CAG exposes Maharashtra's Rs 41.1 crore loss due to ‘undue concession’ to Reliance
text_fieldsMumbai: In a report released by the Comptroller and Auditor General (CAG) of India, the Maharashtra Industrial Development Corporation (MIDC) is under fire for alleged financial irregularities, causing a loss of Rs 48.94 crore to the state exchequer.
The report, tabled in the Maharashtra assembly on Wednesday, highlights multiple instances of undue concessions and deviations from established policies.
A significant portion of the reported loss, approximately Rs 41.1 crore, was attributed to affiliates of Reliance Industries, raising eyebrows over the corporation's decision-making process.
The CAG report specifically points to the MIDC's granting of ineligible concessions in subletting charges, allowing five entities, including Reliance Corporate IT Park Limited, to benefit from apparent violations of prevailing policies.
The report questions the MIDC's decision to directly allot 15 industrial plots instead of opting for auctioning, a move that deviates from standard procedures. Additionally, it sheds light on the allocation of 103 plots despite their non-availability, raising concerns about transparency and adherence to regulations within the corporation.
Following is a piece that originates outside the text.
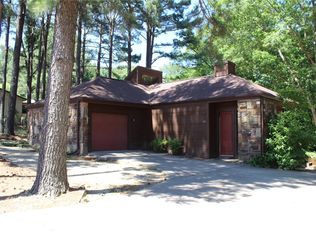 81 Kincardine Dr, Bella Vista, AR 72715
The CAG report further underscores irregularities in the allocation of 28 industrial plots to 23 companies, citing deviations from the established bidding policy. It suggests that decisions were made that overrode the management's mandate, hinting at a lack of procedural adherence.
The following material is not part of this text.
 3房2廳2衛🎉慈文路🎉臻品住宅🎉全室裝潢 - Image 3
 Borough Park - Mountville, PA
In response to the CAG's findings, the MIDC defended its actions, asserting that decisions were made on merit to encourage entrepreneurs. The corporation argued that certain companies experienced increased demand for their products, necessitating additional land for projects. Some decisions were reportedly linked to addressing emergencies arising from the Covid-19 pandemic.
Notably, the CAG report also raised concerns about the MIDC's relaxation of rules on a case-by-case basis, describing it as lacking transparency and introducing arbitrariness in decision-making. It criticized the direct allotment of plots to ineligible entities, deviation from bidding policies, and instances of undue concessions in revenue recovery.
The CAG emphasized that the MIDC failed to formulate a comprehensive program or plan to achieve the targets outlined in the State Industrial Policy. It also pointed out the absence of a perspective plan for land acquisition, development, and allotment activities, highlighting a lack of benchmarks to assess the corporation's performance.
Furthermore, the report revealed that the MIDC lacked a database or system to record details regarding actual employment generation and investments made by allottees. The corporation's role, according to the CAG, was confined to land development and allotment, with no mechanism in place to evaluate the impact on employment and investment.
As the controversy unfolds, questions arise about the governance and financial management practices within the MIDC.
The CAG's criticism underscores the need for increased transparency, adherence to established policies, and accountability in the functioning of key industrial development bodies, especially those responsible for significant economic activities in the region.